Following advice from the Advisory Council on the Misuse of Drugs (ACMD), 15 new dangerous synthetic opioids will become Class A drugs under the Misuse of Drugs Act 1971.

Possession of a Class A drug carries a sentence of up to seven years imprisonment, an unlimited fine or both. If caught supplying, an offender can face up to life imprisonment, an unlimited fine or both.

Many of these substances are incredibly dangerous and have similar effects to heroin and fentanyl, posing a higher risk of accidental overdose. This has been a widespread problem in other countries.

Although there is no current evidence to show these substances are prevalent in the UK, there have been some deaths linked to the drugs which is why the government is taking decisive action to safeguard communities.

Crime and Policing Minister Chris Philp said:

These new highly dangerous substances have the potential to devastate lives, ruin families and damage local communities.

We must be one step ahead to ensure we are stopping new drugs from plaguing our streets and endangering the lives of vulnerable people.

Our strategy is to tackle both the illicit supply of drugs, relentlessly pursuing criminal networks, and to build a world-class treatment system to turn people’s lives around and stop the cycle of crime.

The fifteen new synthetic opioids to be added to Class A of the Misuse of Drugs Act 1971, subject to parliamentary approval, are:

  • metonitazene

  • protonitazene

  • isotonitazene

  • butonitazene

  • flunitazene

  • metodesnitazene (metazene)

  • etodesnitazene (etazene)

  • N-pyrrolidino-etonitazene (etonitazepyne)

  • N-piperidinyl-etonitazene (etonitazepipne)

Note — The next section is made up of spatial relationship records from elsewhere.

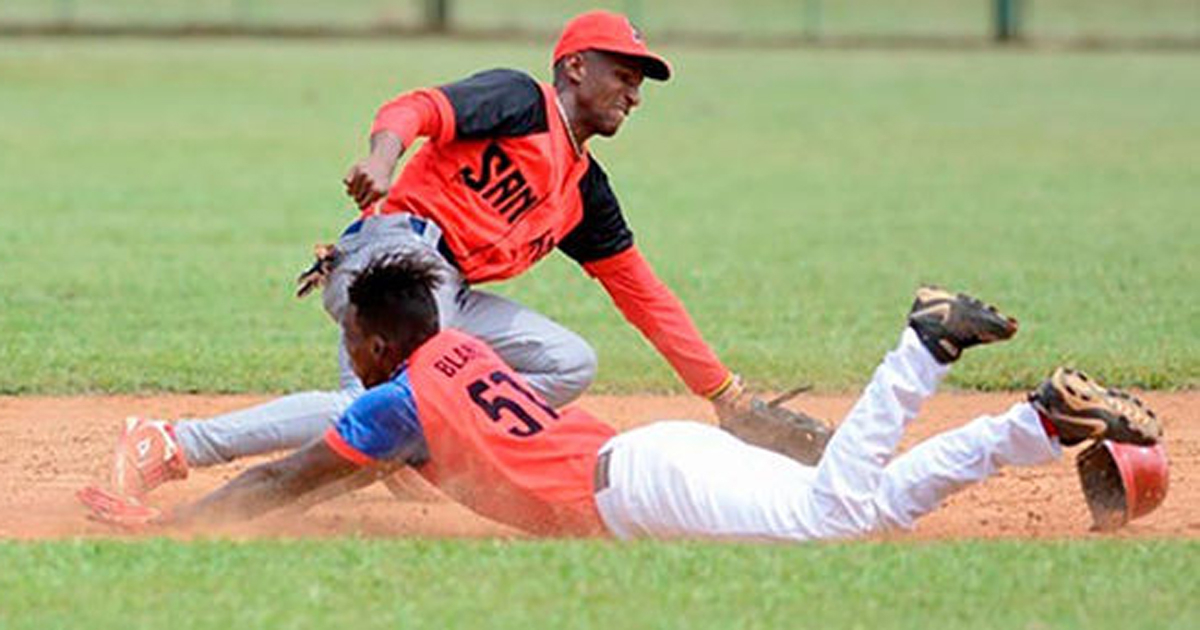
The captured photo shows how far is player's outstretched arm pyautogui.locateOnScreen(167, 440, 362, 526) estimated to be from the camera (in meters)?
6.91

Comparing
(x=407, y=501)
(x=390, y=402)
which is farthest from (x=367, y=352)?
(x=407, y=501)

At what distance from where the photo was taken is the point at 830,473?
6.72 meters

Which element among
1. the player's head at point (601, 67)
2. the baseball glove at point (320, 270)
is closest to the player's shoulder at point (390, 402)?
the baseball glove at point (320, 270)

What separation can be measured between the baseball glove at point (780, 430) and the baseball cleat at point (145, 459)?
205 centimetres

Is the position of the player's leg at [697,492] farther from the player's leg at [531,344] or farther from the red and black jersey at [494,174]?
the red and black jersey at [494,174]

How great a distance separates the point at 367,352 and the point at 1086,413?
2077mm

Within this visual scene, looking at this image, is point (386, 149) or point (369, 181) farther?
point (386, 149)

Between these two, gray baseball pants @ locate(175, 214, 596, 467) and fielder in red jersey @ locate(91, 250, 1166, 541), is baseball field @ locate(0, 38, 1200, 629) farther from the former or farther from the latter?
gray baseball pants @ locate(175, 214, 596, 467)

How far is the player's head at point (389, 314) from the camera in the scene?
23.1ft

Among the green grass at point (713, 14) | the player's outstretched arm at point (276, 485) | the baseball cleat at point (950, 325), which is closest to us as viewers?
the baseball cleat at point (950, 325)

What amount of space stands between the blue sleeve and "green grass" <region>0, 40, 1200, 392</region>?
404 cm

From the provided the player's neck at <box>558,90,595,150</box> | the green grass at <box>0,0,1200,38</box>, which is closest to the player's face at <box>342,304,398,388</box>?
the player's neck at <box>558,90,595,150</box>

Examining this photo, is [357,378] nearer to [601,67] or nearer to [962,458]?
[601,67]

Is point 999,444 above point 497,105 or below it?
below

  • N-pyrrolidino protonitazene

  • ethyleneoxynitazene

  • N-desethyl protonitazene

  • N-desethylisotonitazene

  • N-desethyl-etonitazene

  • brorphine

The ban comes as part of the government’s continued efforts to tackle the supply of dangerous drugs and clamp down on crime. Since April 2022, we have:

  • closed over 1,700 county lines
  • delivered over 4,900 organised crime group disruptions
  • delivered 12,000 more treatment places

compared to March 2020.

Five other drugs will also be controlled as part of the recent ban, including cumyl-PeGaClone, a synthetic cannabinoid receptor agonist (SCRA) which can cause complications such as seizures and liver failure.

Three stimulants which create similar effects to ketamine - diphenidine, ephenidine and methoxyphenidine - will also be controlled as Class B drugs.

Finally, a short acting benzodiazepine drug named remimazolam will also be controlled as a Class C drug. Its legitimate medical uses will then be enabled through amendment to the Misuse of Drugs Regulations 2001.